WRITTEN REQUEST
Repeat exactly each line of the data provided below.

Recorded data

◇ ◇ ◇ ◇ ◇

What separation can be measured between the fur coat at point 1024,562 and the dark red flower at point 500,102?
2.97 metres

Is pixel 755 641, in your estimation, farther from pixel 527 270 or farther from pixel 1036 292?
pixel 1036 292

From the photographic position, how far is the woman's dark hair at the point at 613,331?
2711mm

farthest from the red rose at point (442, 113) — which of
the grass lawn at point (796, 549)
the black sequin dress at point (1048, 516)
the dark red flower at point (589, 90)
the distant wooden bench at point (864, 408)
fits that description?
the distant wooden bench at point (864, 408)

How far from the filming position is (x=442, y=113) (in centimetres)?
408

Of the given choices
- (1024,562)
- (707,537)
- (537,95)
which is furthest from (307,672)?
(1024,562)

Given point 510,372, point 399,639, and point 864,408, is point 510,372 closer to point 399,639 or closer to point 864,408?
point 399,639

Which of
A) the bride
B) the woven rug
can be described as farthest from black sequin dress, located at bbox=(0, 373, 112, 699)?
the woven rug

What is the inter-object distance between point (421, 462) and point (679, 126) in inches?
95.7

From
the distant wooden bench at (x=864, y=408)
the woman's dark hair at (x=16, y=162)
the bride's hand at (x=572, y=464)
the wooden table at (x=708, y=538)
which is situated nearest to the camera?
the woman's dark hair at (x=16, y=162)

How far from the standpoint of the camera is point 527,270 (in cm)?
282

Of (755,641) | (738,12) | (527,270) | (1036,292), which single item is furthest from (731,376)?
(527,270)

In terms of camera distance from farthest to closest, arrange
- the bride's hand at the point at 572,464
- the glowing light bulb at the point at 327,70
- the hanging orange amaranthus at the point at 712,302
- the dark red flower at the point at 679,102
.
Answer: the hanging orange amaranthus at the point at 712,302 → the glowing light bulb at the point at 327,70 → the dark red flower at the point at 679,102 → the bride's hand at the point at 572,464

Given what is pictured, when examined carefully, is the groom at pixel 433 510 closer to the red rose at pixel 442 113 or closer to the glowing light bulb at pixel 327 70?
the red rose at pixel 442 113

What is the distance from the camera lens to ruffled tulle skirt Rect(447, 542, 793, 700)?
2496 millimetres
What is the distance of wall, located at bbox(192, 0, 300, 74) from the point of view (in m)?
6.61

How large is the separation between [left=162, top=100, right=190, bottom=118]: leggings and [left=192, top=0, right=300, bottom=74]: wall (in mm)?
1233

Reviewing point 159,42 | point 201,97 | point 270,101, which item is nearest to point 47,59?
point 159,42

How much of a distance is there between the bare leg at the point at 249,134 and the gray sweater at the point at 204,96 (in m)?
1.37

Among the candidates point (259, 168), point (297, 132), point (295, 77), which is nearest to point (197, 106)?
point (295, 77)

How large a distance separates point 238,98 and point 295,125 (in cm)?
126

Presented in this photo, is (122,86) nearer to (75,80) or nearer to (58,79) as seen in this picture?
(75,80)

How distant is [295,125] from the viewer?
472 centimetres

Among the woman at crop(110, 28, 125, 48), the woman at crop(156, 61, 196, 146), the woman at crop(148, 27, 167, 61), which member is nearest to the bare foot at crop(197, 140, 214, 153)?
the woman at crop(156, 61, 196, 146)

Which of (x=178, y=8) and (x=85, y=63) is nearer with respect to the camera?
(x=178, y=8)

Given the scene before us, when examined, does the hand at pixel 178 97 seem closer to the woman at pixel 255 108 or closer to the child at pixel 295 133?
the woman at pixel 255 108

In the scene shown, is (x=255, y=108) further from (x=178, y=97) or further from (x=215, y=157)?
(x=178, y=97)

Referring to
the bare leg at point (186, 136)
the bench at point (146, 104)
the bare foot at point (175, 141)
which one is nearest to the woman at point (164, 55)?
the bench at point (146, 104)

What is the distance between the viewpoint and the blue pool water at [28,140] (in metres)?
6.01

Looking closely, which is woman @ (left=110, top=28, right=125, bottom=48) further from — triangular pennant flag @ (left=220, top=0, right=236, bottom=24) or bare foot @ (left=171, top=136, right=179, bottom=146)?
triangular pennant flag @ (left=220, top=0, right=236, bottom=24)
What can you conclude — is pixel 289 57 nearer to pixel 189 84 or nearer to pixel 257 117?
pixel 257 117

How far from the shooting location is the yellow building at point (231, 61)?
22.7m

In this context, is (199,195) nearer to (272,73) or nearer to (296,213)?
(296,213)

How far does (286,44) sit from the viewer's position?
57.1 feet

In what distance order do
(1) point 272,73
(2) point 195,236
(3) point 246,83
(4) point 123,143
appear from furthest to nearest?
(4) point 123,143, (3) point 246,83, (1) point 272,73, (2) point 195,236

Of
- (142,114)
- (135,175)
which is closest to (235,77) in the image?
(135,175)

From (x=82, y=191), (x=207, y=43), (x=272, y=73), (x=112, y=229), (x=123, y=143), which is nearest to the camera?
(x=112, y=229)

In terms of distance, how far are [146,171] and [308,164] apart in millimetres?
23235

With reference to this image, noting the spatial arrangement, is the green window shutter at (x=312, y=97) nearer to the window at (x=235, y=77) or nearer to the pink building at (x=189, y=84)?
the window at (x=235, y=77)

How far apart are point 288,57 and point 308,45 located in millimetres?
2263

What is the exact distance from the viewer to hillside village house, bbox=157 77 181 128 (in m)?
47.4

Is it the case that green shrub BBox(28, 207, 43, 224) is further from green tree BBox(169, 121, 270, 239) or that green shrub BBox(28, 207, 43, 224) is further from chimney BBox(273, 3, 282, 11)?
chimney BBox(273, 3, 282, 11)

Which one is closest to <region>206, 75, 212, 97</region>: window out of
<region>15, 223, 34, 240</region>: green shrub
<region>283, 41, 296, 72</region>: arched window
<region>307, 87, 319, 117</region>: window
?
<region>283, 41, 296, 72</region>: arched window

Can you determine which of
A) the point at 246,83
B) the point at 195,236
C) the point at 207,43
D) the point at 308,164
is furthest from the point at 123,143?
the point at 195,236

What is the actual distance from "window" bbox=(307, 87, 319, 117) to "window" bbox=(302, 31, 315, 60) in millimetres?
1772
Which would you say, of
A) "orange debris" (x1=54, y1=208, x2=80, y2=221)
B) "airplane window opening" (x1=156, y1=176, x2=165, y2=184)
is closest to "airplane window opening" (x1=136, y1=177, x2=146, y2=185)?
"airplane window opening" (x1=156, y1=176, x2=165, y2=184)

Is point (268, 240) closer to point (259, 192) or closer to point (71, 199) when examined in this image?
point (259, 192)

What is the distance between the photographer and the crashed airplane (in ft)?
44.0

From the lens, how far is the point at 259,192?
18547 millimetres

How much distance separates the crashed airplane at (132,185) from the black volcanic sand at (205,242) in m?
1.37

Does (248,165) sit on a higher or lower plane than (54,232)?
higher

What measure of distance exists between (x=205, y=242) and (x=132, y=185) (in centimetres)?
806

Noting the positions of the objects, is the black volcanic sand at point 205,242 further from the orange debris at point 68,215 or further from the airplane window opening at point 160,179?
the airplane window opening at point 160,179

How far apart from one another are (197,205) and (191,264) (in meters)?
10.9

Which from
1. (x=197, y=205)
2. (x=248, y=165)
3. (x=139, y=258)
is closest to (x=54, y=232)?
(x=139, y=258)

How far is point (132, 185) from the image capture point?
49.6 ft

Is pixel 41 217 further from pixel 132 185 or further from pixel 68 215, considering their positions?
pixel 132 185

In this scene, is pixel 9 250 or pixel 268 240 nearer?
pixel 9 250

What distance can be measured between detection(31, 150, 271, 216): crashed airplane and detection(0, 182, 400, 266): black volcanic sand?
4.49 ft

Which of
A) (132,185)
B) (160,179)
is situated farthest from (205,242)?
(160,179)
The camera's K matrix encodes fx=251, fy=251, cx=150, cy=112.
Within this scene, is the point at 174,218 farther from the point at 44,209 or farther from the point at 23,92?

◇ ◇ ◇ ◇ ◇

EXERCISE OUTPUT
What separation can be measured between the fur coat at point 1024,562 and the dark red flower at point 500,102?
2.97 metres

Is pixel 755 641, in your estimation, farther from pixel 527 270 or farther from pixel 1036 292?
pixel 1036 292

From the photographic position, how far is the woman's dark hair at the point at 613,331?
2711mm

farthest from the red rose at point (442, 113) — which of
the grass lawn at point (796, 549)
the black sequin dress at point (1048, 516)
the dark red flower at point (589, 90)
the distant wooden bench at point (864, 408)
fits that description?
the distant wooden bench at point (864, 408)

How far from the filming position is (x=442, y=113) (in centimetres)?
408

Of the given choices
- (1024,562)
- (707,537)
- (537,95)
which is furthest from (307,672)?
(1024,562)

Given point 510,372, point 399,639, and point 864,408, is point 510,372 closer to point 399,639 or closer to point 864,408?
point 399,639

Which of
A) the bride
B) the woven rug
can be described as farthest from black sequin dress, located at bbox=(0, 373, 112, 699)?
the woven rug

What is the inter-object distance between point (421, 462) and point (679, 126) in inches?
95.7

From
the distant wooden bench at (x=864, y=408)
the woman's dark hair at (x=16, y=162)
the bride's hand at (x=572, y=464)
the wooden table at (x=708, y=538)
which is situated nearest to the camera?
the woman's dark hair at (x=16, y=162)

How far from the standpoint of the camera is point 527,270 (in cm)?
282

Of (755,641) | (738,12) | (527,270) | (1036,292), which single item is furthest from (731,376)?
(527,270)

In terms of camera distance from farthest to closest, arrange
- the bride's hand at the point at 572,464
- the glowing light bulb at the point at 327,70
- the hanging orange amaranthus at the point at 712,302
- the dark red flower at the point at 679,102
.
Answer: the hanging orange amaranthus at the point at 712,302 → the glowing light bulb at the point at 327,70 → the dark red flower at the point at 679,102 → the bride's hand at the point at 572,464

Given what is pictured, when examined carefully, is the groom at pixel 433 510 closer to the red rose at pixel 442 113 or closer to the glowing light bulb at pixel 327 70?
the red rose at pixel 442 113

What is the distance from the camera lens to ruffled tulle skirt Rect(447, 542, 793, 700)?
2496 millimetres
What is the distance of wall, located at bbox(192, 0, 300, 74) from the point of view (in m)?
6.61

How large is the separation between [left=162, top=100, right=190, bottom=118]: leggings and [left=192, top=0, right=300, bottom=74]: wall (in mm)?
1233

Reviewing point 159,42 | point 201,97 | point 270,101, which item is nearest to point 47,59?
point 159,42

How much of a distance is there between the bare leg at the point at 249,134 and the gray sweater at the point at 204,96 (in m)?
1.37

Among the candidates point (259, 168), point (297, 132), point (295, 77), which is nearest to point (197, 106)?
point (295, 77)

How large a distance separates point 238,98 and point 295,125 (in cm)?
126

Presented in this photo, is (122,86) nearer to (75,80) or nearer to (58,79) as seen in this picture?
(75,80)

How distant is [295,125] from the viewer?
472 centimetres

Among the woman at crop(110, 28, 125, 48), the woman at crop(156, 61, 196, 146), the woman at crop(148, 27, 167, 61), which member is nearest to the bare foot at crop(197, 140, 214, 153)?
the woman at crop(156, 61, 196, 146)

Which of (x=178, y=8) and (x=85, y=63) is nearer with respect to the camera?
(x=178, y=8)

Given the scene before us, when examined, does the hand at pixel 178 97 seem closer to the woman at pixel 255 108 or closer to the child at pixel 295 133?
the woman at pixel 255 108

In the scene shown, is (x=255, y=108) further from (x=178, y=97) or further from (x=215, y=157)?
(x=178, y=97)

Referring to
the bare leg at point (186, 136)
the bench at point (146, 104)
the bare foot at point (175, 141)
which one is nearest to the woman at point (164, 55)?
the bench at point (146, 104)

What is the distance between the viewpoint and the blue pool water at [28,140] (in metres)?
6.01

Looking closely, which is woman @ (left=110, top=28, right=125, bottom=48) further from — triangular pennant flag @ (left=220, top=0, right=236, bottom=24) or bare foot @ (left=171, top=136, right=179, bottom=146)?
triangular pennant flag @ (left=220, top=0, right=236, bottom=24)
What can you conclude — is pixel 289 57 nearer to pixel 189 84 or nearer to pixel 257 117?
pixel 257 117

How far from the shooting location is the yellow building at point (231, 61)?
22.7m

In this context, is (199,195) nearer to (272,73) or nearer to (296,213)?
(296,213)

How far does (286,44) sit from the viewer's position?
57.1 feet

In what distance order do
(1) point 272,73
(2) point 195,236
(3) point 246,83
(4) point 123,143
appear from furthest to nearest?
(4) point 123,143, (3) point 246,83, (1) point 272,73, (2) point 195,236

Of
- (142,114)
- (135,175)
which is closest to (235,77) in the image?
(135,175)

From (x=82, y=191), (x=207, y=43), (x=272, y=73), (x=112, y=229), (x=123, y=143), which is nearest to the camera?
(x=112, y=229)

In terms of distance, how far are [146,171] and [308,164] apart in millimetres?
23235

With reference to this image, noting the spatial arrangement, is the green window shutter at (x=312, y=97) nearer to the window at (x=235, y=77) or nearer to the pink building at (x=189, y=84)?
the window at (x=235, y=77)

How far apart are point 288,57 and point 308,45 located in millimetres?
2263

What is the exact distance from the viewer to hillside village house, bbox=157 77 181 128 (in m)?
47.4

Is it the case that green shrub BBox(28, 207, 43, 224) is further from green tree BBox(169, 121, 270, 239) or that green shrub BBox(28, 207, 43, 224) is further from chimney BBox(273, 3, 282, 11)?
chimney BBox(273, 3, 282, 11)

Which one is closest to <region>206, 75, 212, 97</region>: window out of
<region>15, 223, 34, 240</region>: green shrub
<region>283, 41, 296, 72</region>: arched window
<region>307, 87, 319, 117</region>: window
?
<region>283, 41, 296, 72</region>: arched window

Can you determine which of
A) the point at 246,83
B) the point at 195,236
C) the point at 207,43
D) the point at 308,164
is furthest from the point at 123,143?
the point at 195,236

What is the actual distance from "window" bbox=(307, 87, 319, 117) to "window" bbox=(302, 31, 315, 60) in millimetres?
1772
Which would you say, of
A) "orange debris" (x1=54, y1=208, x2=80, y2=221)
B) "airplane window opening" (x1=156, y1=176, x2=165, y2=184)
is closest to "airplane window opening" (x1=136, y1=177, x2=146, y2=185)?
"airplane window opening" (x1=156, y1=176, x2=165, y2=184)

Is point (268, 240) closer to point (259, 192) or closer to point (71, 199) when examined in this image?
point (259, 192)

What is the distance between the photographer and the crashed airplane (in ft)?
44.0

From the lens, how far is the point at 259,192?
18547 millimetres

How much distance separates the crashed airplane at (132,185) from the black volcanic sand at (205,242) in m?
1.37

Does (248,165) sit on a higher or lower plane than (54,232)?
higher

What measure of distance exists between (x=205, y=242) and (x=132, y=185) (in centimetres)?
806

Noting the positions of the objects, is the black volcanic sand at point 205,242 further from the orange debris at point 68,215 or further from the airplane window opening at point 160,179?
the airplane window opening at point 160,179

How far apart from one another are (197,205) and (191,264) (in meters)?
10.9

Which from
1. (x=197, y=205)
2. (x=248, y=165)
3. (x=139, y=258)
is closest to (x=54, y=232)?
(x=139, y=258)

How far is point (132, 185) from the image capture point?
49.6 ft

Is pixel 41 217 further from pixel 132 185 or further from pixel 68 215, considering their positions?
pixel 132 185

In this scene, is pixel 9 250 or pixel 268 240 nearer?
pixel 9 250

What distance can be measured between detection(31, 150, 271, 216): crashed airplane and detection(0, 182, 400, 266): black volcanic sand?
4.49 ft

Which of
A) (132,185)
B) (160,179)
is situated farthest from (205,242)?
(160,179)
The camera's K matrix encodes fx=251, fy=251, cx=150, cy=112.
Within this scene, is the point at 174,218 farther from the point at 44,209 or farther from the point at 23,92?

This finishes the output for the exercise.